PART I

Colin II.

CHAPTER I

Throughout this hot afternoon of July the terrace had lain empty and soaked in sunshine, and it was not till the shadow of the yew-hedge had crept half-way along it from the west, that Violet Yardley stepped out of the long window of the gallery which lay along the front of the house. Colin was in town; he had said he might possibly return to-day, but, if so, he would telephone. Violet had just asked if any message had come from her husband, and it was with a feeling of relief and remission that she had heard that there was none.
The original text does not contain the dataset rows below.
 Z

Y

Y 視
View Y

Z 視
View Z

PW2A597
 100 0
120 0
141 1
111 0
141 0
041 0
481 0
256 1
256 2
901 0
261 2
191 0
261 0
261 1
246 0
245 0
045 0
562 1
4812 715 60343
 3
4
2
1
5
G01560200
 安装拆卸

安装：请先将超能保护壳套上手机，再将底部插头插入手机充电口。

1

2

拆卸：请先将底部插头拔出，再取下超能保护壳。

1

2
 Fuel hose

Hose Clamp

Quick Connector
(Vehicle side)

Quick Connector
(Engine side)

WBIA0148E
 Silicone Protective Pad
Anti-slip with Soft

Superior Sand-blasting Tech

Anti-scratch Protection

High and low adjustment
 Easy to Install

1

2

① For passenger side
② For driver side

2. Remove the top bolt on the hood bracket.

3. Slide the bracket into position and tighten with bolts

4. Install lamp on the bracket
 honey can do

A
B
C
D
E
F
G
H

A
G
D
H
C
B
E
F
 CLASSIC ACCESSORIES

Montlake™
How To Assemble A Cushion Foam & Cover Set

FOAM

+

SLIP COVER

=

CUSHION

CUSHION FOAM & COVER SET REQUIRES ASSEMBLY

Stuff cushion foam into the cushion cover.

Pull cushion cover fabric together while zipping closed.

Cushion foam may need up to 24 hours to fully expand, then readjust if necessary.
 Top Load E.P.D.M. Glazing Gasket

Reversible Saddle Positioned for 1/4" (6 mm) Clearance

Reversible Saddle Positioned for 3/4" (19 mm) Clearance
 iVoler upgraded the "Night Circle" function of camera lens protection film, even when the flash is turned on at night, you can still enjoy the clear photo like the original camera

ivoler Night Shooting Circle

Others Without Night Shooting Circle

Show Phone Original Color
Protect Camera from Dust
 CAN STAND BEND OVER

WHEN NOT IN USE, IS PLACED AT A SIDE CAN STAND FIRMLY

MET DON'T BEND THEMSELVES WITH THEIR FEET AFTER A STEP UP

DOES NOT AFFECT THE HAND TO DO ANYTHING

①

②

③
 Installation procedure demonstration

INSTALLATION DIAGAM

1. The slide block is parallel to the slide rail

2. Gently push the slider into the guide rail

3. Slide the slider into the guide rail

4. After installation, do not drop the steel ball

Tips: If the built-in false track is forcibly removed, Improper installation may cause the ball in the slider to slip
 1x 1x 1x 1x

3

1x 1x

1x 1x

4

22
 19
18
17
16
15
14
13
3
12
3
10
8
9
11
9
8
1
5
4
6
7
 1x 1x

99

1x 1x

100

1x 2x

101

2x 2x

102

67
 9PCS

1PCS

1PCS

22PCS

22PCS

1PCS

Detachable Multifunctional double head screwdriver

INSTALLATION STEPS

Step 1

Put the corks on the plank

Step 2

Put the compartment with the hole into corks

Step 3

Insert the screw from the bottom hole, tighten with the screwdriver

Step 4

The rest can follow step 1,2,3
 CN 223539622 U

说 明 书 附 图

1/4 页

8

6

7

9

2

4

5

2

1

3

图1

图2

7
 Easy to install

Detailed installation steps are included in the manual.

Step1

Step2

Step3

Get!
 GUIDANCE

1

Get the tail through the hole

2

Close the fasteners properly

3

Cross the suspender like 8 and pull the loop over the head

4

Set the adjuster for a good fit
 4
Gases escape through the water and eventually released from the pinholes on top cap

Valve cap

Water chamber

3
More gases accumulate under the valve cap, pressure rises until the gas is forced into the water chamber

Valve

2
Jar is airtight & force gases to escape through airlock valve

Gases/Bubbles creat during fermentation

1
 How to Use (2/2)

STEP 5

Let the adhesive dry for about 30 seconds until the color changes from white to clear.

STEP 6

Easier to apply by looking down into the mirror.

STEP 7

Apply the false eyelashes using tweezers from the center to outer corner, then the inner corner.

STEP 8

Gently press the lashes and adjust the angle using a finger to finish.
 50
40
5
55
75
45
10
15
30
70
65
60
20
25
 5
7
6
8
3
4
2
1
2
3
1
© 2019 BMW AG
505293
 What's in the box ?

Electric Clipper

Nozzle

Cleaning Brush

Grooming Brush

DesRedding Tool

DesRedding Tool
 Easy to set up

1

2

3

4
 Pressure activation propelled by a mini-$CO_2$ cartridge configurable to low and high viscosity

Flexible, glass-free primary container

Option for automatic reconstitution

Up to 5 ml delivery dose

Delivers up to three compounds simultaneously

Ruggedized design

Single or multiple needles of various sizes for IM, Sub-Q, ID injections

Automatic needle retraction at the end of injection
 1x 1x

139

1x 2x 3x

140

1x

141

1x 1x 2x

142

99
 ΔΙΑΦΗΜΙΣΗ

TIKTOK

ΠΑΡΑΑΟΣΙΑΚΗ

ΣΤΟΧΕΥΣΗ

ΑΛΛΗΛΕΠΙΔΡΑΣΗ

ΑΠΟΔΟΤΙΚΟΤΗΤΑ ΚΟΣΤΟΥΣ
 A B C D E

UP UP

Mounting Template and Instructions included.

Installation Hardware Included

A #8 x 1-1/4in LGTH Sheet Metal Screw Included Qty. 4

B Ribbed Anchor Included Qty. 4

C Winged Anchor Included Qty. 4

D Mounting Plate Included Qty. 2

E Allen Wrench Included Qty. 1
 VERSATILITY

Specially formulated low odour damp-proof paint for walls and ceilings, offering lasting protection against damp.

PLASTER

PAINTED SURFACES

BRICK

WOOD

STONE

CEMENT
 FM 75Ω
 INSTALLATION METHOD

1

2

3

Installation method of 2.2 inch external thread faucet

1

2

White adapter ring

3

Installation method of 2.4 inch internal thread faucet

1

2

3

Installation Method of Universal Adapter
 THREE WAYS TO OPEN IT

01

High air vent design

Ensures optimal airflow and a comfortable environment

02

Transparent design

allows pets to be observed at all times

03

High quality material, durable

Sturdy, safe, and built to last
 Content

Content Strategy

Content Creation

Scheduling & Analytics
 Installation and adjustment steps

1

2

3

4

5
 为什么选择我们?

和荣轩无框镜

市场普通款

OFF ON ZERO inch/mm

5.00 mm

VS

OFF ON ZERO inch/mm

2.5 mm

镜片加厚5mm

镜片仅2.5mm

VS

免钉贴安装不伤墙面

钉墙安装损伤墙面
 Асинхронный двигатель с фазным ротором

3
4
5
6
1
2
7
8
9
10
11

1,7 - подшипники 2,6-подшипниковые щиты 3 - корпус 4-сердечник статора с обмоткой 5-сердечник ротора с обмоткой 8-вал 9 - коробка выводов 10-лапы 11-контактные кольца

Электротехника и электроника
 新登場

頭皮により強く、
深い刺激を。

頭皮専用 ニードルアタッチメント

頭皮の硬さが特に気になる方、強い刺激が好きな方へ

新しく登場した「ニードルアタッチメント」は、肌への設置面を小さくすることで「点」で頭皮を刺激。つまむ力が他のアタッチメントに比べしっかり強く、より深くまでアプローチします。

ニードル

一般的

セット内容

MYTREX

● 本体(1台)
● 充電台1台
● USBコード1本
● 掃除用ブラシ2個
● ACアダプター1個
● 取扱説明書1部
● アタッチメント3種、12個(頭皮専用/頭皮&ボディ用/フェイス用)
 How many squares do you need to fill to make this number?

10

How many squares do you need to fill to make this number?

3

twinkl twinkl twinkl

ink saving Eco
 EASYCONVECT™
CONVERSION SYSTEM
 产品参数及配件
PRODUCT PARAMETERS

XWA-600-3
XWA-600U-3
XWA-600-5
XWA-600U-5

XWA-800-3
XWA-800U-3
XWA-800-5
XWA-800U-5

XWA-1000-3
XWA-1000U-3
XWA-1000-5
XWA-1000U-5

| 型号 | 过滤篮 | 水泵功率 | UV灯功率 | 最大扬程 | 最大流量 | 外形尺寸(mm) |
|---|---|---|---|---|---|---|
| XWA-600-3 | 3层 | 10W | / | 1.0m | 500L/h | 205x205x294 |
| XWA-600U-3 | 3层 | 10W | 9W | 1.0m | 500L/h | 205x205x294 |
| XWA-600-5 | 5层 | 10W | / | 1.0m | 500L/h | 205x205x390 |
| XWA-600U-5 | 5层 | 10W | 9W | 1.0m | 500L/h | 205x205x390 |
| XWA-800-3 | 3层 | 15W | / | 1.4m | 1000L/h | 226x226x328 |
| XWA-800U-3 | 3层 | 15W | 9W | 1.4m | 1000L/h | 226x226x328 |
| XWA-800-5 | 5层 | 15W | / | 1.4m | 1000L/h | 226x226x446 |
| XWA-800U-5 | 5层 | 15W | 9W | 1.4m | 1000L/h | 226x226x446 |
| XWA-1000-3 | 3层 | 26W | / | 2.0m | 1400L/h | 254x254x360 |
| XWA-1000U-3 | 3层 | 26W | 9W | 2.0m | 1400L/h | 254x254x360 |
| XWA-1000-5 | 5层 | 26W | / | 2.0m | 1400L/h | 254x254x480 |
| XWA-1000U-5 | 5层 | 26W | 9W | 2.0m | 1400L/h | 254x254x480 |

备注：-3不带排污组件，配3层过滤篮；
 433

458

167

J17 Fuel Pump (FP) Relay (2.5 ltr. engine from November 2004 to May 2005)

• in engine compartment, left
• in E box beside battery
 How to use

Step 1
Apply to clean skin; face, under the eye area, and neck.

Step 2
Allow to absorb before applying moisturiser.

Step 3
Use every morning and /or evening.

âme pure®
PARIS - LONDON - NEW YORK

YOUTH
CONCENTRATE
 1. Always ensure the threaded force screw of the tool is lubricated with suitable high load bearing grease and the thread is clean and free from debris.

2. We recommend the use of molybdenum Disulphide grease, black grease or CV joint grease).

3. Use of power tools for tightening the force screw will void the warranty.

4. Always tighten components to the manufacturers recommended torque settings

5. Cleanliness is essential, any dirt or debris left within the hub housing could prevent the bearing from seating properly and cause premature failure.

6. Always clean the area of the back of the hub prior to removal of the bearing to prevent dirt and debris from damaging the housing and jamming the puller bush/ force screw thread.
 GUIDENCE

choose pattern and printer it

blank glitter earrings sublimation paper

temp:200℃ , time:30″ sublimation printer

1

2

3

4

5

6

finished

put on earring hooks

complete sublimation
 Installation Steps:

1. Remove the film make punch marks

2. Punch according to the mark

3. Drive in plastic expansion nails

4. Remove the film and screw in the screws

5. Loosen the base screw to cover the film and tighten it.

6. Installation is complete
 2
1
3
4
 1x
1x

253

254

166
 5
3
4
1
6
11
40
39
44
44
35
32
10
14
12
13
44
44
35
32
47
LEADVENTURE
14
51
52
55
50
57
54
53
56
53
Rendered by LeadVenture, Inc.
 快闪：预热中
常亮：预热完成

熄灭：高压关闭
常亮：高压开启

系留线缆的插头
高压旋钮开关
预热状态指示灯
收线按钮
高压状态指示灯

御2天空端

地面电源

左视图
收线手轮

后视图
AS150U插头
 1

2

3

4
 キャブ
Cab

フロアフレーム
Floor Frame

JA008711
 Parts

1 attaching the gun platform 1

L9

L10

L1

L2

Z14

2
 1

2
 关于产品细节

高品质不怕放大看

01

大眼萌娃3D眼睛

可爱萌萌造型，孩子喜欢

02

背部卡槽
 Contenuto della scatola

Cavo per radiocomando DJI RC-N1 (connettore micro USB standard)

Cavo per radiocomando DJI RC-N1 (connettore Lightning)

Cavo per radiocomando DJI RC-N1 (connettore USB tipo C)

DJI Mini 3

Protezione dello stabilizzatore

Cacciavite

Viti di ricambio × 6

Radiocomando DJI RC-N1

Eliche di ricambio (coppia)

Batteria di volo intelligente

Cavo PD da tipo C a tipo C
She paused in the doorway with puckered eyelids, as she emerged from the cool dimness of the house into that reverberating brightness. She was bareheaded, and the gold of her hair was so pierced by the sun that it looked as if it shone from some illumination within itself. She had the blue eyes of her race, its fineness of feature and arrogance of bearing, and so like she was to Colin that they could still almost have repeated that jest of his school-days when, on the occasion of a fancy-dress ball, the two had changed costumes with each other half-way through the evening, and had been undetected till Colin’s sudden spasm of half-cracked laughter, when a school-friend of his had made a suitable speech to so enchanting a girl, had given them away.... She had changed very little since then, her figure had still the adorable slimness of girl-hood.

There was a small encampment of chairs, with a table laid for tea at the shady end of the terrace and she seemed to be the first to come out from the coolness of the house. Aunt Hester would be here soon or perhaps Violet’s father still hobbling from a rather sharp attack of gout, and presently Dennis, her fourteen month-old baby, would be wheeled up and down the terrace by his nurse for his evening airing, and make some more of those intrepid experiments in voluntary locomotion, which were meeting with an increasing but still hazardous success. He appeared to consider his legs as an impediment more than an aid to movement: they got in his way and caused stumbling, but he was rapidly teaching them not to interfere. Colin would be pleased to see the progress his young son had made in his fortnight’s absence.

Violet’s eyes wandered from the terrace to the blaze of the flower-borders round the lawn below, and beyond to the bright surface of the lake. So still was it and unruffled by any breeze that it might have been covered with a sheet of ice that gleamed blue with the reflection from the sky. At the thought of ice on the lake, there started unbidden into her mind the memory of that terrible morning, only eighteen months ago, when Raymond, Colin’s elder twin-brother, had taken his skates down there and had never been seen alive again. She and his father had followed him not long afterwards, and had found his boots on the bank, and a great hole in the ice at the deep end by the sluice, where the rhododendron bushes hung over the lake. It had been terrible, and was there something more terrible yet? Had no-one ever seen Raymond alive after the moment when he left the house? Colin had once said something of casual application, about a drowning man coming up to the surface not three times, as popularly supposed, but once only, and somehow that had suggested to her that he had seen Raymond struggling in the water. There was no cause why so ghastly an idea should ever have occurred to her; it was more like the unsubstantial remembrance of a nightmare than a waking thought, but it had the haunting vividness of dreams.

There came the brisk tapping of heels along the terrace and Aunt Hester approached. She was small in stature, and carried her sixty years with a dainty lightness. She had on a gay print dress, short in the skirt in true modern fashion, which shewed to great advantage her neat slim calves and tiny ankles. On her head was a broad-brimmed straw-hat, a garden of monstrous blue convolvuluses, and her face was hidden beneath swathes of pale pink veil. Her tripping gait suggested a bird scouring the lawn for its breakfast, and her speech was the argot of smart young ladies in the mid-Victorian epoch.

“Well, thank God, this wretched sun’s got behind the trees at last,” she said, “and I can take off my veil. Sunshine’s a plague to the complexion, my dear. How you stand it, I don’t know. Give me my cup of tea, there’s a good girl; I’m as dry as the desert.”